Assignment
Return the data given below exactly as it appears.

*** Extracted records ***

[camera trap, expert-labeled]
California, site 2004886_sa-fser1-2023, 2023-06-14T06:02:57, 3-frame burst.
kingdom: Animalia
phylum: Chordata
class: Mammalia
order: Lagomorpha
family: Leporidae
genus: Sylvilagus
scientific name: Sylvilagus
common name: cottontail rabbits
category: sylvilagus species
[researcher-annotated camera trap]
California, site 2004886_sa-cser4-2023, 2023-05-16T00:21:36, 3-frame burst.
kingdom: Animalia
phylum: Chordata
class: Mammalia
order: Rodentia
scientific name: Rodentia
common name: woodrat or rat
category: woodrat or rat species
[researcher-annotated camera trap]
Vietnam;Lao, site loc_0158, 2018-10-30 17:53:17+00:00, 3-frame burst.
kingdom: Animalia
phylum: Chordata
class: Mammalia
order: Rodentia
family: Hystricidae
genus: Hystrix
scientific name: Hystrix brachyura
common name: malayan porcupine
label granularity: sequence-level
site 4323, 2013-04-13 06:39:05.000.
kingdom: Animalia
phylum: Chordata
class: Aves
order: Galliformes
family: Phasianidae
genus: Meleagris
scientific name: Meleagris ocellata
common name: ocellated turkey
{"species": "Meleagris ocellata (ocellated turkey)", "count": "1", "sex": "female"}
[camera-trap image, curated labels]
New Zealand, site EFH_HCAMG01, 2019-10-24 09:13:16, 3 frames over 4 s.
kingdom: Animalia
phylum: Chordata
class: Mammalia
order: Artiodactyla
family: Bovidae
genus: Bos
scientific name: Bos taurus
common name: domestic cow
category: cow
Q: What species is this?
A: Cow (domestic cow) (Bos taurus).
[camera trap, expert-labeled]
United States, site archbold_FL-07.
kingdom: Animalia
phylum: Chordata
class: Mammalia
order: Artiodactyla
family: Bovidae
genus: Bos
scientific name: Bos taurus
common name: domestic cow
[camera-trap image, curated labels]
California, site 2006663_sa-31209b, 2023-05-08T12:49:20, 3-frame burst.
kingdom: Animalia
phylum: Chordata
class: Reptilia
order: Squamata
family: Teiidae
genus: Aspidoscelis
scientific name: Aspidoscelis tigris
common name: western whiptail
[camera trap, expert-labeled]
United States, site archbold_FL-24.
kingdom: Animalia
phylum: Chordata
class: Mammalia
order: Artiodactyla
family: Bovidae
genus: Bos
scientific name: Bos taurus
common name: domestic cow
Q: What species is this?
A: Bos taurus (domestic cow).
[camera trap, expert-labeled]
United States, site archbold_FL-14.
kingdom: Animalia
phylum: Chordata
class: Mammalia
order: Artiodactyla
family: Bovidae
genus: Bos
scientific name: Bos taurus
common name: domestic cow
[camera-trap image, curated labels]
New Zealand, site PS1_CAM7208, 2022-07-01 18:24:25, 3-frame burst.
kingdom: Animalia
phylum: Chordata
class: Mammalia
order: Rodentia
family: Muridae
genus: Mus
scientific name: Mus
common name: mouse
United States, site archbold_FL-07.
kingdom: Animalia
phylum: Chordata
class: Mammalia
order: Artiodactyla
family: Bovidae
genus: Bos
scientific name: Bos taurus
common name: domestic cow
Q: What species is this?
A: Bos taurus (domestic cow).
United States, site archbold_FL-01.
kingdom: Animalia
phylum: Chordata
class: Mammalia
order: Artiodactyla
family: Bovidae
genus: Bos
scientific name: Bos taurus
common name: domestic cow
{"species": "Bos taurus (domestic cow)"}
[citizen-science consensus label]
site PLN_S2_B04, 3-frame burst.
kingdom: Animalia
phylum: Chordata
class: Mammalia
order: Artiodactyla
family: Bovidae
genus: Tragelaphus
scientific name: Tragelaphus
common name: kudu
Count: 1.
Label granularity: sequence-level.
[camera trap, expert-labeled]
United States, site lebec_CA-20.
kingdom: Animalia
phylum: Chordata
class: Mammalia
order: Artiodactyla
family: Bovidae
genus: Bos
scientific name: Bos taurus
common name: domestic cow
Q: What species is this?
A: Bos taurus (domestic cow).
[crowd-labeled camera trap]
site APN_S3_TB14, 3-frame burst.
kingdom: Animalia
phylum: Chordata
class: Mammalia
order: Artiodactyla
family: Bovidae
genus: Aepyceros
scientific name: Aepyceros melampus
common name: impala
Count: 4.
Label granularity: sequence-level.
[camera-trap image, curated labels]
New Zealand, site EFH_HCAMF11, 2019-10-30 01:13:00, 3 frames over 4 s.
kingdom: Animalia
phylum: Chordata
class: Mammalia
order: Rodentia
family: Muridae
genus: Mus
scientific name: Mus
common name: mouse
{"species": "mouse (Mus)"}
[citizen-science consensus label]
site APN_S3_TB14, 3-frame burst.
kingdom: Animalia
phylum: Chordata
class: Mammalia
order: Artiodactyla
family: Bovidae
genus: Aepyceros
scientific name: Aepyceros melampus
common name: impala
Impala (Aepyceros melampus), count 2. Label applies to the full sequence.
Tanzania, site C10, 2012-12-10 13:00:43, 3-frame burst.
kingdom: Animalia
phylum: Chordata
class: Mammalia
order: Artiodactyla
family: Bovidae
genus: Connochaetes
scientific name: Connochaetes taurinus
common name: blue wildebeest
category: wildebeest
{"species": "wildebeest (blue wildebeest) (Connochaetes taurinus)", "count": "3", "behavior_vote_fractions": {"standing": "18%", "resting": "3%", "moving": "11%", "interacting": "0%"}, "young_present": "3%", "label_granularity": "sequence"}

*** End of Extracted records ***

Output below
[camera trap, expert-labeled]
California, site 2004886_sa-fser1-2023, 2023-06-14T06:02:57, 3-frame burst.
kingdom: Animalia
phylum: Chordata
class: Mammalia
order: Lagomorpha
family: Leporidae
genus: Sylvilagus
scientific name: Sylvilagus
common name: cottontail rabbits
category: sylvilagus species
[researcher-annotated camera trap]
California, site 2004886_sa-cser4-2023, 2023-05-16T00:21:36, 3-frame burst.
kingdom: Animalia
phylum: Chordata
class: Mammalia
order: Rodentia
scientific name: Rodentia
common name: woodrat or rat
category: woodrat or rat species
[researcher-annotated camera trap]
Vietnam;Lao, site loc_0158, 2018-10-30 17:53:17+00:00, 3-frame burst.
kingdom: Animalia
phylum: Chordata
class: Mammalia
order: Rodentia
family: Hystricidae
genus: Hystrix
scientific name: Hystrix brachyura
common name: malayan porcupine
label granularity: sequence-level
site 4323, 2013-04-13 06:39:05.000.
kingdom: Animalia
phylum: Chordata
class: Aves
order: Galliformes
family: Phasianidae
genus: Meleagris
scientific name: Meleagris ocellata
common name: ocellated turkey
{"species": "Meleagris ocellata (ocellated turkey)", "count": "1", "sex": "female"}
[camera-trap image, curated labels]
New Zealand, site EFH_HCAMG01, 2019-10-24 09:13:16, 3 frames over 4 s.
kingdom: Animalia
phylum: Chordata
class: Mammalia
order: Artiodactyla
family: Bovidae
genus: Bos
scientific name: Bos taurus
common name: domestic cow
category: cow
Q: What species is this?
A: Cow (domestic cow) (Bos taurus).
[camera trap, expert-labeled]
United States, site archbold_FL-07.
kingdom: Animalia
phylum: Chordata
class: Mammalia
order: Artiodactyla
family: Bovidae
genus: Bos
scientific name: Bos taurus
common name: domestic cow
[camera-trap image, curated labels]
California, site 2006663_sa-31209b, 2023-05-08T12:49:20, 3-frame burst.
kingdom: Animalia
phylum: Chordata
class: Reptilia
order: Squamata
family: Teiidae
genus: Aspidoscelis
scientific name: Aspidoscelis tigris
common name: western whiptail
[camera trap, expert-labeled]
United States, site archbold_FL-24.
kingdom: Animalia
phylum: Chordata
class: Mammalia
order: Artiodactyla
family: Bovidae
genus: Bos
scientific name: Bos taurus
common name: domestic cow
Q: What species is this?
A: Bos taurus (domestic cow).
[camera trap, expert-labeled]
United States, site archbold_FL-14.
kingdom: Animalia
phylum: Chordata
class: Mammalia
order: Artiodactyla
family: Bovidae
genus: Bos
scientific name: Bos taurus
common name: domestic cow
[camera-trap image, curated labels]
New Zealand, site PS1_CAM7208, 2022-07-01 18:24:25, 3-frame burst.
kingdom: Animalia
phylum: Chordata
class: Mammalia
order: Rodentia
family: Muridae
genus: Mus
scientific name: Mus
common name: mouse
United States, site archbold_FL-07.
kingdom: Animalia
phylum: Chordata
class: Mammalia
order: Artiodactyla
family: Bovidae
genus: Bos
scientific name: Bos taurus
common name: domestic cow
Q: What species is this?
A: Bos taurus (domestic cow).
United States, site archbold_FL-01.
kingdom: Animalia
phylum: Chordata
class: Mammalia
order: Artiodactyla
family: Bovidae
genus: Bos
scientific name: Bos taurus
common name: domestic cow
{"species": "Bos taurus (domestic cow)"}
[citizen-science consensus label]
site PLN_S2_B04, 3-frame burst.
kingdom: Animalia
phylum: Chordata
class: Mammalia
order: Artiodactyla
family: Bovidae
genus: Tragelaphus
scientific name: Tragelaphus
common name: kudu
Count: 1.
Label granularity: sequence-level.
[camera trap, expert-labeled]
United States, site lebec_CA-20.
kingdom: Animalia
phylum: Chordata
class: Mammalia
order: Artiodactyla
family: Bovidae
genus: Bos
scientific name: Bos taurus
common name: domestic cow
Q: What species is this?
A: Bos taurus (domestic cow).
[crowd-labeled camera trap]
site APN_S3_TB14, 3-frame burst.
kingdom: Animalia
phylum: Chordata
class: Mammalia
order: Artiodactyla
family: Bovidae
genus: Aepyceros
scientific name: Aepyceros melampus
common name: impala
Count: 4.
Label granularity: sequence-level.
[camera-trap image, curated labels]
New Zealand, site EFH_HCAMF11, 2019-10-30 01:13:00, 3 frames over 4 s.
kingdom: Animalia
phylum: Chordata
class: Mammalia
order: Rodentia
family: Muridae
genus: Mus
scientific name: Mus
common name: mouse
{"species": "mouse (Mus)"}
[citizen-science consensus label]
site APN_S3_TB14, 3-frame burst.
kingdom: Animalia
phylum: Chordata
class: Mammalia
order: Artiodactyla
family: Bovidae
genus: Aepyceros
scientific name: Aepyceros melampus
common name: impala
Impala (Aepyceros melampus), count 2. Label applies to the full sequence.
Tanzania, site C10, 2012-12-10 13:00:43, 3-frame burst.
kingdom: Animalia
phylum: Chordata
class: Mammalia
order: Artiodactyla
family: Bovidae
genus: Connochaetes
scientific name: Connochaetes taurinus
common name: blue wildebeest
category: wildebeest
{"species": "wildebeest (blue wildebeest) (Connochaetes taurinus)", "count": "3", "behavior_vote_fractions": {"standing": "18%", "resting": "3%", "moving": "11%", "interacting": "0%"}, "young_present": "3%", "label_granularity": "sequence"}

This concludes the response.